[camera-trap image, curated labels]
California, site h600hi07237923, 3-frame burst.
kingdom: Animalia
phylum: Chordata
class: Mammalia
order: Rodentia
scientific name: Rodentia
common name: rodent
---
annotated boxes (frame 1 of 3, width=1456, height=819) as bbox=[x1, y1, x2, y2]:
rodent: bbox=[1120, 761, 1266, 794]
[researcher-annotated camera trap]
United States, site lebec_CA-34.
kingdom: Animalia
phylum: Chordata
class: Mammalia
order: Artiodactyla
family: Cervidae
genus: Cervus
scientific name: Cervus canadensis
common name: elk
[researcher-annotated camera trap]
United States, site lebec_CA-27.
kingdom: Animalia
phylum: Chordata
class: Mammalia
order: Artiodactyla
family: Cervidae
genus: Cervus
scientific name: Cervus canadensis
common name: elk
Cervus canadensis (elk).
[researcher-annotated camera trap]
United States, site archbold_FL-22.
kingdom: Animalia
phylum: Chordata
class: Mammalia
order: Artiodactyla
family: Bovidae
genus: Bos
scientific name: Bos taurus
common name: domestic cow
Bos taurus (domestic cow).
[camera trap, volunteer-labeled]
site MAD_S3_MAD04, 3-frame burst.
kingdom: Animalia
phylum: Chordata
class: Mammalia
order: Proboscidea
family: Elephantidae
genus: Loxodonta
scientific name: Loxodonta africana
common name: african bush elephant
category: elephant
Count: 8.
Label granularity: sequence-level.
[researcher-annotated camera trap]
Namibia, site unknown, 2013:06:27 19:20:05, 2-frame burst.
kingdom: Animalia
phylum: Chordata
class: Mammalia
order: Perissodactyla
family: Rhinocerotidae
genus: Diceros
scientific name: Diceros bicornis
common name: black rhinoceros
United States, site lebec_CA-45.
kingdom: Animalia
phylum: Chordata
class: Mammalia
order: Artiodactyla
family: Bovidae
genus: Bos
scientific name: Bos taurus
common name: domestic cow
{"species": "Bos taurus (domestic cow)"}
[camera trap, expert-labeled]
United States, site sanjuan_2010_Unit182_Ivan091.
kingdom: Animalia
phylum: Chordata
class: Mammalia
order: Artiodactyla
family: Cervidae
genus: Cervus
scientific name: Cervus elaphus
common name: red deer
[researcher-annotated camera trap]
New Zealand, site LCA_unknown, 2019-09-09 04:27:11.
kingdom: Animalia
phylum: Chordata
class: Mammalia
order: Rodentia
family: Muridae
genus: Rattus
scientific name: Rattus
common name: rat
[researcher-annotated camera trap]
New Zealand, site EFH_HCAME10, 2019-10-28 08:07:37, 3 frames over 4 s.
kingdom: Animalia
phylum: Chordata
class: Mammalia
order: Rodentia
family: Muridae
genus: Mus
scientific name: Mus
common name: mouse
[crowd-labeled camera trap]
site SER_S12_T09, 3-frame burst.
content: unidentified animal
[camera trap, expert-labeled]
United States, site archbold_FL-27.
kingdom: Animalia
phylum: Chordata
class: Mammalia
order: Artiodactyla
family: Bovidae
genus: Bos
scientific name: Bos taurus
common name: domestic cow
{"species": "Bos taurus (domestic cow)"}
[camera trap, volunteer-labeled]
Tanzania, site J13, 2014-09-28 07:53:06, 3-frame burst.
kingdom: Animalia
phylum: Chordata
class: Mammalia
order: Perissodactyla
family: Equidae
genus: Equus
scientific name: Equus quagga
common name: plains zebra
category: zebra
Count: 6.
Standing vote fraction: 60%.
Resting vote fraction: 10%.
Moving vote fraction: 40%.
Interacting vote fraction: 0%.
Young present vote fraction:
◆ ◆ ◆
Word for word, restate each record in the listing.

* WORKED SOLUTION
[camera-trap image, curated labels]
California, site h600hi07237923, 3-frame burst.
kingdom: Animalia
phylum: Chordata
class: Mammalia
order: Rodentia
scientific name: Rodentia
common name: rodent
---
annotated boxes (frame 1 of 3, width=1456, height=819) as bbox=[x1, y1, x2, y2]:
rodent: bbox=[1120, 761, 1266, 794]
[researcher-annotated camera trap]
United States, site lebec_CA-34.
kingdom: Animalia
phylum: Chordata
class: Mammalia
order: Artiodactyla
family: Cervidae
genus: Cervus
scientific name: Cervus canadensis
common name: elk
[researcher-annotated camera trap]
United States, site lebec_CA-27.
kingdom: Animalia
phylum: Chordata
class: Mammalia
order: Artiodactyla
family: Cervidae
genus: Cervus
scientific name: Cervus canadensis
common name: elk
Cervus canadensis (elk).
[researcher-annotated camera trap]
United States, site archbold_FL-22.
kingdom: Animalia
phylum: Chordata
class: Mammalia
order: Artiodactyla
family: Bovidae
genus: Bos
scientific name: Bos taurus
common name: domestic cow
Bos taurus (domestic cow).
[camera trap, volunteer-labeled]
site MAD_S3_MAD04, 3-frame burst.
kingdom: Animalia
phylum: Chordata
class: Mammalia
order: Proboscidea
family: Elephantidae
genus: Loxodonta
scientific name: Loxodonta africana
common name: african bush elephant
category: elephant
Count: 8.
Label granularity: sequence-level.
[researcher-annotated camera trap]
Namibia, site unknown, 2013:06:27 19:20:05, 2-frame burst.
kingdom: Animalia
phylum: Chordata
class: Mammalia
order: Perissodactyla
family: Rhinocerotidae
genus: Diceros
scientific name: Diceros bicornis
common name: black rhinoceros
United States, site lebec_CA-45.
kingdom: Animalia
phylum: Chordata
class: Mammalia
order: Artiodactyla
family: Bovidae
genus: Bos
scientific name: Bos taurus
common name: domestic cow
{"species": "Bos taurus (domestic cow)"}
[camera trap, expert-labeled]
United States, site sanjuan_2010_Unit182_Ivan091.
kingdom: Animalia
phylum: Chordata
class: Mammalia
order: Artiodactyla
family: Cervidae
genus: Cervus
scientific name: Cervus elaphus
common name: red deer
[researcher-annotated camera trap]
New Zealand, site LCA_unknown, 2019-09-09 04:27:11.
kingdom: Animalia
phylum: Chordata
class: Mammalia
order: Rodentia
family: Muridae
genus: Rattus
scientific name: Rattus
common name: rat
[researcher-annotated camera trap]
New Zealand, site EFH_HCAME10, 2019-10-28 08:07:37, 3 frames over 4 s.
kingdom: Animalia
phylum: Chordata
class: Mammalia
order: Rodentia
family: Muridae
genus: Mus
scientific name: Mus
common name: mouse
[crowd-labeled camera trap]
site SER_S12_T09, 3-frame burst.
content: unidentified animal
[camera trap, expert-labeled]
United States, site archbold_FL-27.
kingdom: Animalia
phylum: Chordata
class: Mammalia
order: Artiodactyla
family: Bovidae
genus: Bos
scientific name: Bos taurus
common name: domestic cow
{"species": "Bos taurus (domestic cow)"}
[camera trap, volunteer-labeled]
Tanzania, site J13, 2014-09-28 07:53:06, 3-frame burst.
kingdom: Animalia
phylum: Chordata
class: Mammalia
order: Perissodactyla
family: Equidae
genus: Equus
scientific name: Equus quagga
common name: plains zebra
category: zebra
Count: 6.
Standing vote fraction: 60%.
Resting vote fraction: 10%.
Moving vote fraction: 40%.
Interacting vote fraction: 0%.
Young present vote fraction:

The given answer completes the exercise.